** What you will do **
Copy the listing below, changing every "puddle" to "pond" and leaving everything else as it is.

[A run of records]
# # #
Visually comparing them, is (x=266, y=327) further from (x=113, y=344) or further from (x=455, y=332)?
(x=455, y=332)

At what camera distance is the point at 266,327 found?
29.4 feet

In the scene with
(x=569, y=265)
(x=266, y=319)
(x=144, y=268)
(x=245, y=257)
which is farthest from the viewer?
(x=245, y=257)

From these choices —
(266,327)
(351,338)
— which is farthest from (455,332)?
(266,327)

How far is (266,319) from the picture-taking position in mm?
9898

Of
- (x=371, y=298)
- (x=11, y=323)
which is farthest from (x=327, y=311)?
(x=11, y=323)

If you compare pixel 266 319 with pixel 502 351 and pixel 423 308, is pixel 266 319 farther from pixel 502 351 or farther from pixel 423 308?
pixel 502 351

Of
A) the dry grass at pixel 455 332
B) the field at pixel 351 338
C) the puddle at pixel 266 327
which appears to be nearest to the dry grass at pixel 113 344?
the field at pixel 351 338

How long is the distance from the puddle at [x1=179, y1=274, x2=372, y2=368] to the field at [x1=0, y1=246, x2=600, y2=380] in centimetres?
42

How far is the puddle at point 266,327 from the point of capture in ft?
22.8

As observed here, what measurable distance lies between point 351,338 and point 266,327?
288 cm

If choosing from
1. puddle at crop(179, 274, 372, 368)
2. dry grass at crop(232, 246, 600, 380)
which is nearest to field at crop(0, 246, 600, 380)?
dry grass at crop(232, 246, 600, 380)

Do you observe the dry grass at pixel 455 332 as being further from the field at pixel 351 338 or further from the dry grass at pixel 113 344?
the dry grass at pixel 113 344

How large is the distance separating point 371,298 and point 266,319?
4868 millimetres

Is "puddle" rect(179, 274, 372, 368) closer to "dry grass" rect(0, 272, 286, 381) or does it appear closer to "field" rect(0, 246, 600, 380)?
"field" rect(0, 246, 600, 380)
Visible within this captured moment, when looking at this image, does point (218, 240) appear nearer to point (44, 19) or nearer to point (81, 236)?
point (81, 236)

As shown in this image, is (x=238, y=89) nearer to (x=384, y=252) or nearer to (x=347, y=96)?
# # #
** Exercise output **
Visually comparing them, is (x=266, y=327) further from (x=113, y=344) or further from (x=455, y=332)?
(x=455, y=332)

At what camera distance is the point at 266,327 found?
29.4 feet

In the scene with
(x=569, y=265)
(x=266, y=319)
(x=144, y=268)
(x=245, y=257)
which is farthest from the viewer?
(x=245, y=257)

From these choices —
(266,327)
(351,338)
— which is farthest from (455,332)?
(266,327)

How far is (266,319) from the picture-taking position in mm?
9898

Of
- (x=371, y=298)
- (x=11, y=323)
which is farthest from (x=327, y=311)?
(x=11, y=323)

If you compare pixel 266 319 with pixel 502 351 and pixel 423 308, is pixel 266 319 farther from pixel 502 351 or farther from pixel 423 308?
pixel 502 351

Of
A) the dry grass at pixel 455 332
B) the field at pixel 351 338
C) the pond at pixel 266 327
which appears to be nearest to the dry grass at pixel 113 344?
the field at pixel 351 338

How long is the distance from the pond at [x1=179, y1=274, x2=372, y2=368] to the field at [x1=0, y1=246, x2=600, y2=380] in centimetres?
42

How far is the pond at point 266,327 from the point of capture in ft?
22.8

As observed here, what measurable distance lies between point 351,338 and point 266,327?
288 cm

If choosing from
1. pond at crop(179, 274, 372, 368)
2. dry grass at crop(232, 246, 600, 380)
which is nearest to field at crop(0, 246, 600, 380)?
dry grass at crop(232, 246, 600, 380)

Do you observe the dry grass at pixel 455 332 as being further from the field at pixel 351 338 or further from the dry grass at pixel 113 344?
the dry grass at pixel 113 344

How large is the distance separating point 371,298 and point 266,319?
4868 millimetres

Is "pond" rect(179, 274, 372, 368) closer to "dry grass" rect(0, 272, 286, 381) or does it appear closer to "field" rect(0, 246, 600, 380)?
"field" rect(0, 246, 600, 380)
Visible within this captured moment, when looking at this image, does point (218, 240) appear nearer to point (44, 19) or nearer to point (81, 236)?
point (81, 236)

As shown in this image, is (x=238, y=89) nearer to (x=384, y=252) or nearer to (x=347, y=96)?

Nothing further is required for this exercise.